--- TEXTE DE PAGE ---

Quand L*** parvenait à pénétrer ma pensée, je le battais jusqu’au sang. Il me suivait comme un chien. Ma pudeur était incommodée à l’excès de cette présence perpétuelle et mon seul recours était de m’évader dans un univers que je bâtissais et dans lequel L*** cherchait à m’atteindre avec des efforts si grotesques que parfois je riais de lui jusqu’à ce qu’il en pleurât (Aragon 1997 [1921], 18).

Ces quelques lignes paraissent faire écho à la relation mouvementée d’Aragon et Breton, où sont encore soulignées l’indéfectible volonté de L***/Louis de s’attirer l’affection de son ami, et l’indifférence d’un Arthur/André toujours fuyant et cruel.

« Ce qui fait le prix de cette amitié c’est la dramatique certitude qu’UN JOUR nous nous tuerons à mort » – L’amitié comme pacte

Une fois les conflits et crises résolues, il serait faux de croire que l’amitié des deux hommes connaît le calme. En mars 1919, réalisant qu’ils étaient en passe de devenir des poètes en vue, ce qui aurait contredit leurs ambitions de révolte, Aragon et Breton concluent un pacte et redéfinissent leur projet et leur amitié comme un complot, une conjuration de criminels, une société secrète visant à saper les fondements de la littérature instituée et du vieux monde en général.

B., donc, définit l’entreprise de destruction que nous allons entreprendre, avec qui voudra, mais entre nous un engagement secret, ne jamais en dire un mot à personne. La vie devant nous, courte probable, mais si nos compagnons lâchent, flanchent, sont pris du désir d’arriver, ou de s’asseoir, une femme, est-ce que je sais… alors, nous, sans faiblesse, celui qui renonce, le ruiner, le discréditer, tous les moyens seront bons. Il n’y a qu’une morale à ce niveau d’implacabilité : celle des bandits. Une loi qui ne tolère pas la moindre faiblesse, qui est dans le refus de la loi écrite. […] Il s’agissait d’un programme d’extrême rigueur, mais non pas pour une saison ou deux. Nous briserons les autres. Jusqu’au jour où il nous faudra même aller plus loin, l’un ou l’autre à son tour abandonner l’autre ou l’un. Peut-être dans des années. Mais un jour viendra. Pas de faiblesse. Pas de sentimentalité. Savoir que l’autre te frappera. Savoir. Là est la condition de l’action. Cela commence par la démolition de tout ce qui pourrait nous accaparer. Ne pas permettre. La réussite, pouah (Aragon 1992 [1967], 77-78).

--- DONNÉES FOURNIES ---

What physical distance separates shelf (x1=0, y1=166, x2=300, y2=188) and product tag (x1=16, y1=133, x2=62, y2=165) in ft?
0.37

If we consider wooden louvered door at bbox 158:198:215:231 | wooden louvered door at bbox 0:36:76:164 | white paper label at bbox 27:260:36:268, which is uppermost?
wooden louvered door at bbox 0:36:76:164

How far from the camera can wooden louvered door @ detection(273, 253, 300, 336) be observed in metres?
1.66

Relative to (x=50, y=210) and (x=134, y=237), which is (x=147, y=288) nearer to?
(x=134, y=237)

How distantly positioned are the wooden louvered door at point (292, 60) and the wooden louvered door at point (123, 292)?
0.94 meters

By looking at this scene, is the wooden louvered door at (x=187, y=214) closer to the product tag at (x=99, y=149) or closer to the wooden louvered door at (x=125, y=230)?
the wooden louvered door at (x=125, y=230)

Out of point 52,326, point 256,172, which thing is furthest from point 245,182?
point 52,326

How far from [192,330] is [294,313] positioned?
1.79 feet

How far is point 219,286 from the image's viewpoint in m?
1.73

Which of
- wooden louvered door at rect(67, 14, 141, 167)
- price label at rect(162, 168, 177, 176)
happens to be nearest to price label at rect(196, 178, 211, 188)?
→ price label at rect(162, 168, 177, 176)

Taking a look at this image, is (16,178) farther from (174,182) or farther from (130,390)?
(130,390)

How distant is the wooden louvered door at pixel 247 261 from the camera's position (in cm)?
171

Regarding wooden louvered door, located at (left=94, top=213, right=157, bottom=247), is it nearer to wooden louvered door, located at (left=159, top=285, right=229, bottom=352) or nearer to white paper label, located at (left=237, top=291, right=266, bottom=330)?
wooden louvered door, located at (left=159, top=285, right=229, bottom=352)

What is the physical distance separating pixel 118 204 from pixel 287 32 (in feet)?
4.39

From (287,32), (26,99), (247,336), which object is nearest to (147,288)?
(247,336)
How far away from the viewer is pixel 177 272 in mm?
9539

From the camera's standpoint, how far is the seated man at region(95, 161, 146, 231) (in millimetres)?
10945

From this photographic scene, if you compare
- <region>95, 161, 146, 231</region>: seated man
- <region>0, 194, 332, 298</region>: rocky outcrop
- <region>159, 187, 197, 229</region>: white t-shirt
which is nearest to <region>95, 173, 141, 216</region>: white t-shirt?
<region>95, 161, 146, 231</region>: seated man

---

LISTE DES TÂCHES:
a) Retapez le passage du texte sur l'amitié d'Aragon et Breton qui s'ouvre sur les mots contenant « Quand L*** parvenait » et se ferme sur « fuyant et cruel. ».
b) Affichez chaque ligne des entrées où figure le mot « nearer ». La casse compte.

RÉPONSES PAR TÂCHE:
a)
Quand L*** parvenait à pénétrer ma pensée, je le battais jusqu’au sang. Il me suivait comme un chien. Ma pudeur était incommodée à l’excès de cette présence perpétuelle et mon seul recours était de m’évader dans un univers que je bâtissais et dans lequel L*** cherchait à m’atteindre avec des efforts si grotesques que parfois je riais de lui jusqu’à ce qu’il en pleurât (Aragon 1997 [1921], 18).

Ces quelques lignes paraissent faire écho à la relation mouvementée d’Aragon et Breton, où sont encore soulignées l’indéfectible volonté de L***/Louis de s’attirer l’affection de son ami, et l’indifférence d’un Arthur/André toujours fuyant et cruel.

b)
Relative to (x=50, y=210) and (x=134, y=237), which is (x=147, y=288) nearer to?
Regarding wooden louvered door, located at (left=94, top=213, right=157, bottom=247), is it nearer to wooden louvered door, located at (left=159, top=285, right=229, bottom=352) or nearer to white paper label, located at (left=237, top=291, right=266, bottom=330)?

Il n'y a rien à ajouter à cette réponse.